Sewage and sediment pollution
Human beings also generate liquid waste that is the product of the use of water for industrial and domestic activities. Sewage carries polluting chemicals in the paper industry, automotive paint shops, paint and lacquer factories, and others.
On the other hand, domestic sewage, a product of washing clothes, floors, and household goods ends up in the environment. In the same way, the waters used for personal bathing and evacuating organic waste and contain detergents, surfactants and other substances that are harmful to the environment.
Air pollution by material particles
Many industrial and even domestic activities generate small material particles that end up in the air. For example the application of paints, the sanding of metals or the cutting of wood, as well as the burning of fuels and other materials.
Blast smelting furnaces, the textile industry, automobile exhaust and thermoelectric plants emit particulate matter into the air. These particles are highly harmful to human health, just as they affect wild plants and animals.
Another form of anthropogenic pollution is the noise generated by many human activities. Noise invades both the living quarters and the work environment causing serious hearing and nervous problems.
In addition, excessive and recurring noises cause serious problems in natural environments.
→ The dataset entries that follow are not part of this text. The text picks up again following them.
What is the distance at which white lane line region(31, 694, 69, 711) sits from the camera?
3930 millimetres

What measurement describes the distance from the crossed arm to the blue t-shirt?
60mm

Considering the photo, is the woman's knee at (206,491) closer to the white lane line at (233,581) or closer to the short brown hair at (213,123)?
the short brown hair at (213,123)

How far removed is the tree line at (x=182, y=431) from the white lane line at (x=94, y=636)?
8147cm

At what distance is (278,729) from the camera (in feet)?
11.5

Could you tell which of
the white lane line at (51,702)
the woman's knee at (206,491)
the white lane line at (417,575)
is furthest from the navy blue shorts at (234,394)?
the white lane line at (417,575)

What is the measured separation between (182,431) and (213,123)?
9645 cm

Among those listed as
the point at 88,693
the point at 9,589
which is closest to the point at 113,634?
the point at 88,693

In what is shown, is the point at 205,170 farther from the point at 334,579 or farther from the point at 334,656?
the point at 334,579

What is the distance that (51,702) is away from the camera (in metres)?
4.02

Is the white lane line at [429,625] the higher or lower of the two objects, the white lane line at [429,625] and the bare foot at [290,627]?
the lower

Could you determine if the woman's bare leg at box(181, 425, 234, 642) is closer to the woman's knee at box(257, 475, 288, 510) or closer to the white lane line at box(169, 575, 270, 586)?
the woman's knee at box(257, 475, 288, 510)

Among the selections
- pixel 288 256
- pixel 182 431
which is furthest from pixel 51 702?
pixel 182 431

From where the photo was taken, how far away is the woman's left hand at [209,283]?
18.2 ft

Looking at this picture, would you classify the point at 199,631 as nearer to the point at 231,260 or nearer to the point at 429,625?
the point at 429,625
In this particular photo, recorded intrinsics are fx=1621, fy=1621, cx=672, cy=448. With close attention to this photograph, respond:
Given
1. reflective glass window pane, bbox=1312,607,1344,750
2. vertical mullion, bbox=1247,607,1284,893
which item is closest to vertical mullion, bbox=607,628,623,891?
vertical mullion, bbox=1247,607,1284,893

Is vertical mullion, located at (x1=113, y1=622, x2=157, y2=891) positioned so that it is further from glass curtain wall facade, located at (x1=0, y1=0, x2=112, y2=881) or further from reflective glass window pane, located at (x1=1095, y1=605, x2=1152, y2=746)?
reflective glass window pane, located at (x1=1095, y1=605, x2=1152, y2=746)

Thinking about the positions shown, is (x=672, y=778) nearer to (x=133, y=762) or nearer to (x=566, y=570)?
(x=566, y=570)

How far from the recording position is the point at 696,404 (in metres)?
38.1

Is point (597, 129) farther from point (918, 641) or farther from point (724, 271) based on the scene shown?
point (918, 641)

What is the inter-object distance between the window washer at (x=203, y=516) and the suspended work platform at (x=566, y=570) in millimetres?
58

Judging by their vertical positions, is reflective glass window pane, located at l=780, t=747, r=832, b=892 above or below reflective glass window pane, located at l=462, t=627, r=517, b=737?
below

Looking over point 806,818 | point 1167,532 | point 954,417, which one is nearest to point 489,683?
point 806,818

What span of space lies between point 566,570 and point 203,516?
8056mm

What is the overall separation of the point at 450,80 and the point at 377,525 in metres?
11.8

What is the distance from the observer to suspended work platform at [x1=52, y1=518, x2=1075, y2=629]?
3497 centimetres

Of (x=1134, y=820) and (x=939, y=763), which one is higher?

This is because they alter animal behavior patterns and even cause the abandonment of natural areas.
The excess heat artificially generated by certain human activities is also a polluting factor. The heating of water due to its use as a refrigerant in certain industrial plants and its return to the environment produces negative effects.
Similarly, the heat generated by blast furnaces is detrimental in work environments even taking the appropriate measures.
Artificial light in natural environments produces alterations in animal behavior because it alters the circadian rhythm or biological clock. This affects the sleep and wake patterns that affect the reproduction and feeding processes.
Although it is a recent field of study with little conclusive information, there is some evidence indicating that electromagnetic waves of low intensity are harmful. For example, electromagnetic waves generated by telecommunication antennas have a proven negative effect on the reproductive behavior of some species of birds.